Welcoming the select committee's rolling over, BPI boss Geoff Taylor said: "We urge the Government to respond positively to the select committee and now make the case in Europe for fair copyright protection for British performers and record companies."

Away from copyright term, the report scores some easy points with music fans by adding to calls from Gowers, the Institute for Public Policy Research think tank, and the BPI itself for the government to remove the pointless restrictions on home copying. It also goes on to grind the BPI axe against Google and ISPs, demanding the industry funds a body "to examine claims that unlicensed material is being made available on a website" without delay.

MPs clearly think that by campaigning on major labels' behalf they will appear as the defenders of artistic heritage, a sure-fire hit with voters.

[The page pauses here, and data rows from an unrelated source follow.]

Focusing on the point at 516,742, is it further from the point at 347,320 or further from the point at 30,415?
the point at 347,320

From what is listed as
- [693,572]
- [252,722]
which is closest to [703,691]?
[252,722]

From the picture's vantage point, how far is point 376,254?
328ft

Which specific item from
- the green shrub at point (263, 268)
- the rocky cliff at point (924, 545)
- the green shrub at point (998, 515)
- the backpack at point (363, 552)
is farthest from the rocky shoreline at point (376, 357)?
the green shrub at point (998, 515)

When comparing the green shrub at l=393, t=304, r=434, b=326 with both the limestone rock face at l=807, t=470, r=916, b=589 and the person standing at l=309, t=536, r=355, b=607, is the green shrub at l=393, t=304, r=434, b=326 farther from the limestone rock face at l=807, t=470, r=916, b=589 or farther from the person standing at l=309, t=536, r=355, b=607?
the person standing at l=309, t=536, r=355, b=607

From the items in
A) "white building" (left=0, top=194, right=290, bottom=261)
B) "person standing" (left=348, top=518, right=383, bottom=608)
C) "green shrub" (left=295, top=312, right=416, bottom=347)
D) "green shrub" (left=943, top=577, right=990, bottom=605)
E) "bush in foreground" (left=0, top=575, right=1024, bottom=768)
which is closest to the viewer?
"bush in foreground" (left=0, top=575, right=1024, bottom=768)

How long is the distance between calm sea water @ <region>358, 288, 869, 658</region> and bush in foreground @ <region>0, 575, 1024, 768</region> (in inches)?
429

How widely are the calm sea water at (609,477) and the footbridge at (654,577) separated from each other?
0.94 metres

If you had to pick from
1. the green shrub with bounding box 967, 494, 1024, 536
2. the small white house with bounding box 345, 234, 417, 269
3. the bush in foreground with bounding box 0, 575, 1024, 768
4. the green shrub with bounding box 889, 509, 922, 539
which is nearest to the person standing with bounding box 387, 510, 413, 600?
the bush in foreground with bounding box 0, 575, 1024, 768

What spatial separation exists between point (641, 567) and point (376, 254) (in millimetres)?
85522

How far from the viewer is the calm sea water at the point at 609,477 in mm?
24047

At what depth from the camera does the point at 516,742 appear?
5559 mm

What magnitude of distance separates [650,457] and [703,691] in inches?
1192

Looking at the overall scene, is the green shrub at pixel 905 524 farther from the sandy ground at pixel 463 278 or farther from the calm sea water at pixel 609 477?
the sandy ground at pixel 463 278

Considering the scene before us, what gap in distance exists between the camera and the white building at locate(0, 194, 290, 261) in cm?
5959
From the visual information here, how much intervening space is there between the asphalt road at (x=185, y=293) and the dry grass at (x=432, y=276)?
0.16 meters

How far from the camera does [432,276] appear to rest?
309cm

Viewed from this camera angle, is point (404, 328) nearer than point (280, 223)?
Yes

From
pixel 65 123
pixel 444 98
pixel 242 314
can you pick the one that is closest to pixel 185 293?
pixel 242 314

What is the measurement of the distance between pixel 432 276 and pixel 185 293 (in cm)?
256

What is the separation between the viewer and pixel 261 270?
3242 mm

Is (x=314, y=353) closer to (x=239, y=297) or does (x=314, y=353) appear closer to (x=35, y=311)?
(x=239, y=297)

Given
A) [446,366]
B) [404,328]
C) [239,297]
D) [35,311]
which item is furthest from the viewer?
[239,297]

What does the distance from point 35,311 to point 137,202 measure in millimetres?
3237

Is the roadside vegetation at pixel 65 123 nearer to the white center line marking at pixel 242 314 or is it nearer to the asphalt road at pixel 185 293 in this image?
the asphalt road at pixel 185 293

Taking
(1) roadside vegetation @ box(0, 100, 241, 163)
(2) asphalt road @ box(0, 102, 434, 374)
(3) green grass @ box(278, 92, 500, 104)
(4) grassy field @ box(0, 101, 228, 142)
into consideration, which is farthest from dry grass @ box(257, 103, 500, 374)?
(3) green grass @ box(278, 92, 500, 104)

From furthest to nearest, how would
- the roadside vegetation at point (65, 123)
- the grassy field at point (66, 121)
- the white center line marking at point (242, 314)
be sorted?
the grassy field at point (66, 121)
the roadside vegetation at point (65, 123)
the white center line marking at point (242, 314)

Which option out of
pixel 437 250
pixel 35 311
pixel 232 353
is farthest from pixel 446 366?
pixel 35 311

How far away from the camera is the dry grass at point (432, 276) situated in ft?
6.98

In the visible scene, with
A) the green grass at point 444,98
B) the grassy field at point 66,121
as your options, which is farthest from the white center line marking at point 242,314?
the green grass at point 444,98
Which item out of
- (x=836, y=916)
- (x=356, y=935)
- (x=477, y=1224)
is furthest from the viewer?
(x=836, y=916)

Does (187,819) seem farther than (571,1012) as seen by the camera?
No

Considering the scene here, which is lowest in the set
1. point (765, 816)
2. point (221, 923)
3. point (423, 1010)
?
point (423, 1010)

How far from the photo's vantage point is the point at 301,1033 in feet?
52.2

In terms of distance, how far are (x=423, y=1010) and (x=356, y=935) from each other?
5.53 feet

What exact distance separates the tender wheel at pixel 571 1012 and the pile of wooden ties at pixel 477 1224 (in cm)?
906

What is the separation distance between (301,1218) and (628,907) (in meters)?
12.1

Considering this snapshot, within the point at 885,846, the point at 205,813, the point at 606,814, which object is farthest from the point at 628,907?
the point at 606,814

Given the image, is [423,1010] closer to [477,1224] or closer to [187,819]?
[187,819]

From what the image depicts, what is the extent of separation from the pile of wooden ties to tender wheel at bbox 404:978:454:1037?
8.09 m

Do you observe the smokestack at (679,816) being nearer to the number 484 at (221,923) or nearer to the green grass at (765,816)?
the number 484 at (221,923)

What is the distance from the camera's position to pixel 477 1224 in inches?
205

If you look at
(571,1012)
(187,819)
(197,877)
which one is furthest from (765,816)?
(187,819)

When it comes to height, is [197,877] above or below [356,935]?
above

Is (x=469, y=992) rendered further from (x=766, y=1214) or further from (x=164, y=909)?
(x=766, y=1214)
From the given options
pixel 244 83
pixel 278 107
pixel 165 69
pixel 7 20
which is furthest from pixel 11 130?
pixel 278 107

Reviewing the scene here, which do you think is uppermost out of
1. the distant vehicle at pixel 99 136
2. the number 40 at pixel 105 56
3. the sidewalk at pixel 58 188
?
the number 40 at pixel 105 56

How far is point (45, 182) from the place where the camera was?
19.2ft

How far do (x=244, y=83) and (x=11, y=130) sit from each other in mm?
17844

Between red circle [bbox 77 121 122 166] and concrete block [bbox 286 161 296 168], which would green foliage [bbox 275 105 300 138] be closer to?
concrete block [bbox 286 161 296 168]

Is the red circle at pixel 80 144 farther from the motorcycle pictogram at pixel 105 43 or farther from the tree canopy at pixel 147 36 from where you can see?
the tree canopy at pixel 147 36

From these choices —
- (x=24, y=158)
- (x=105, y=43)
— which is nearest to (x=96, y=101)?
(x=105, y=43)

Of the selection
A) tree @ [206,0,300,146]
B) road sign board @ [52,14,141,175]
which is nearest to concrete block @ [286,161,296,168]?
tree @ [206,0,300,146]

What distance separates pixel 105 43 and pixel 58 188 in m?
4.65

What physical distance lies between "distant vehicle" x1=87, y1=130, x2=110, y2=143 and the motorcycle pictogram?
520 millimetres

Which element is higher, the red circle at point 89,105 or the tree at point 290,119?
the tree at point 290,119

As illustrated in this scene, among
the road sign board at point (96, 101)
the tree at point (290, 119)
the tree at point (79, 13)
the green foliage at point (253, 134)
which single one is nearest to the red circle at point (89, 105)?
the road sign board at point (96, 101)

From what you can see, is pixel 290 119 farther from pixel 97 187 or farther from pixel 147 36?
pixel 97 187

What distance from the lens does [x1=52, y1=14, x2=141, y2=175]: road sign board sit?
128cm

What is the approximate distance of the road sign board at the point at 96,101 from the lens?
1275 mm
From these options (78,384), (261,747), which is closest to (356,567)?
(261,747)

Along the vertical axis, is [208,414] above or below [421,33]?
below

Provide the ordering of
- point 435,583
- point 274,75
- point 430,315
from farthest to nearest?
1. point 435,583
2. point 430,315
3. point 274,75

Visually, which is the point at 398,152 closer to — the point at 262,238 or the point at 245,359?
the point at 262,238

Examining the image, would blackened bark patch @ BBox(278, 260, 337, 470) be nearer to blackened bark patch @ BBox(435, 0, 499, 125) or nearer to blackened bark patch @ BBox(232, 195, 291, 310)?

Seventy-five have put their names to a motion proposed by Labour MP Michael Connarty, which states: "This House notes that 50 years ago Lonnie Donegan's Cumberland Gap was No. 1 in the charts for five weeks; is concerned that due to the present law governing payments for use of audio recordings this track will go out of copyright at the end of 2007 and that the family of Lonnie Donegan, who would have been 76 on 29 April, and the other performers will no longer receive any royalties, nor have any say in how this recording is used".

The parliamentary moves to reanimate the debate have drawn consternation from the Open Rights Group, among others. It has a list of the MPs who have signed the motion here.